Souvenez-vous, la grande France de la Liberté, de la Fraternité et
de l’Egalité, la France des Droits de l’Homme, n’a pas hésité
à détruire la résidence du président de la République.
Voyez-vous, alors qu’ils ont le même ennemi que la Syrie de
Bachar-Al-Asad, les vainqueurs d’Hitler n’entendent nullement
faire de la Syrie leur allié dans la guerre qu’ils mènent contre
l’Etat Islamique !
Cependant,
il y a lieu de croire que, petit à petit, la dialectique aidant, la
lutte pour la libération de Laurent Gbagbo va s’amplifier et
porter ses fruits. Elle va porter ses fruits parce que le CNRD, le
FPI, les pro-Gbagbo et bien des militants du PDCI et du RDR, se
rendent compte que la Côte d’Ivoire, leur pays, est devenue une
marchandise que l’on vend aux enchères. Cette triste réalité
doit amener le FPI à assumer son rôle de première formation
politique et de moyen de rédemption nationale : l’adage enseigne
que « lorsque la calvitie ne trouve pas de personnes âgées dans la
citée, elle se pose sur la tête des jeunes ». En d’autres
termes, « aux âmes bien nées, la valeur n’attend point le nombre
des années ».

• CONSIGNES:
**a.** D'après le texte sur la libération de Laurent Gbagbo, de quoi le CNRD, le FPI, les pro-Gbagbo et bien des militants du PDCI et du RDR se rendent-ils compte ?
**b.** Poursuivez le texte sur la libération de Laurent Gbagbo à la suite de sa dernière phrase.

• DONNÉES:

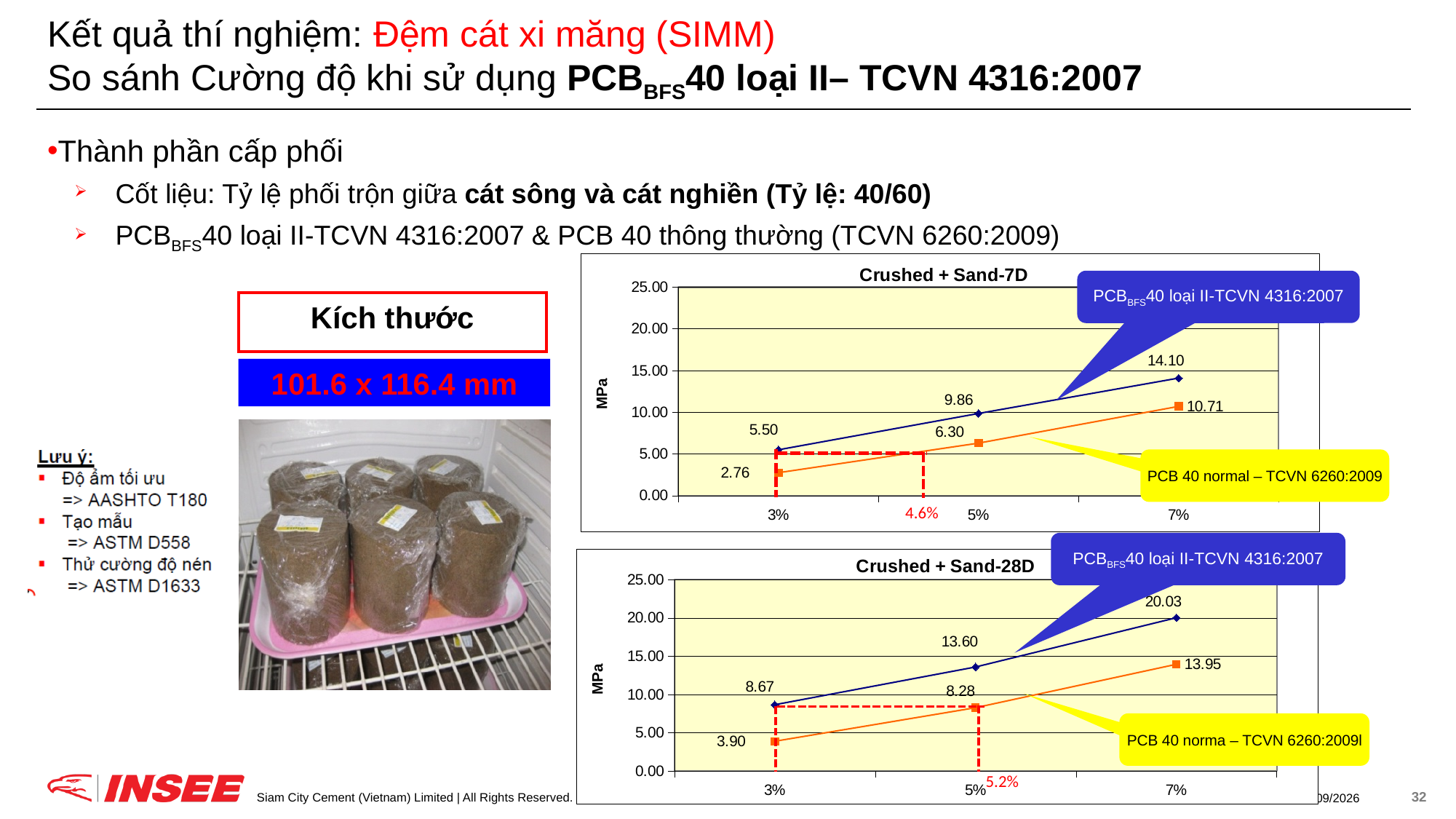
In the 'Crushed + Sand-28D' chart, do the values of PCB BFS 40 loại II-TCVN 4316:2007 rise or fall as the percentage increases? rise In the 'Crushed + Sand-7D' chart, what is the value for PCB BFS 40 loại II-TCVN 4316:2007 at 7%? 14.10 In the 'Crushed + Sand-28D' chart, what is the difference between the two series at 3%? 4.77 In the 'Crushed + Sand-7D' chart, what is the difference between the two series at 5%? 3.56 In the 'Crushed + Sand-7D' chart, what is the value for PCB 40 normal – TCVN 6260:2009 at 3%? 2.76 In the 'Crushed + Sand-7D' chart, how many percentage categories are shown on the x axis? 3 What type of chart is the 'Crushed + Sand-7D' chart? line chart In the 'Crushed + Sand-7D' chart, at which percentage is the PCB 40 normal – TCVN 6260:2009 value lowest? 3% In the 'Crushed + Sand-28D' chart, which series has the higher value at 7%? PCB BFS 40 loại II-TCVN 4316:2007 In the 'Crushed + Sand-28D' chart, what is the value for PCB 40 normal – TCVN 6260:2009 at 7%? 13.95 In the 'Crushed + Sand-28D' chart, at which percentage is the PCB BFS 40 loại II-TCVN 4316:2007 value highest? 7% In the 'Crushed + Sand-28D' chart, what is the value for PCB BFS 40 loại II-TCVN 4316:2007 at 5%? 13.60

• CORRIGÉS:
**a.** Ils se rendent compte que la Côte d'Ivoire, leur pays, est devenue une marchandise que l'on vend aux enchères.

**b.**
Chers
camarades militants du FPI, j’avais salué en son temps, votre
maturité politique. Là-dessus, j’insiste encore aujourd’hui
pour vous demander de vous mettre à l’abri des rumeurs assassines,
en toute responsabilité.
L’Etat
PDCI-RDR dont rêvent désormais Konan Bédié et Alassane Ouattara
ayant une vocation ouvertement exclusionniste, il importe que le FPI
et l’opposition digne restent davantage à l’écoute du peuple
ivoirien dans sa diversité politique et socioculturelle. L’heure
de la mobilisation de type républicain a sonné en même temps que
le glas pour les dérives autoritaires. En disant cela, les Patriotes
devront employer un langage quasi "terre à terre" pour
mieux se faire comprendre à travers le pays. Ils devront mettre à
profit de nouvelles tribunes médiatiques telles que Afrique Média
et bien d’autres espaces de liberté.
Mesdames
et Messieurs, je souhaite clore mon propos en réitérant mes très
vifs remerciements à l’endroit des initiateurs de cette cérémonie
historique ; en saluant la mémoire de tous nos morts ; en
renouvelant mes félicitations à Mme Marthe Amon-Ago, et en marquant
la solidarité du CNRD avec Laurent Gbagbo, Simone Gbagbo, Charles
Blé Goudé, Dogbo Blé, Noël Abéhi, ainsi qu’avec nos camarades
exilés ; en remerciant vivement le Conseil du Président Gbagbo,
avec à sa tête Me Altit ; en rendant un vibrant hommage à la
Galaxie patriotique d’Europe et d’Amérique, aux Intellectuels
d’ici et d’ailleurs, épris de justice et de liberté.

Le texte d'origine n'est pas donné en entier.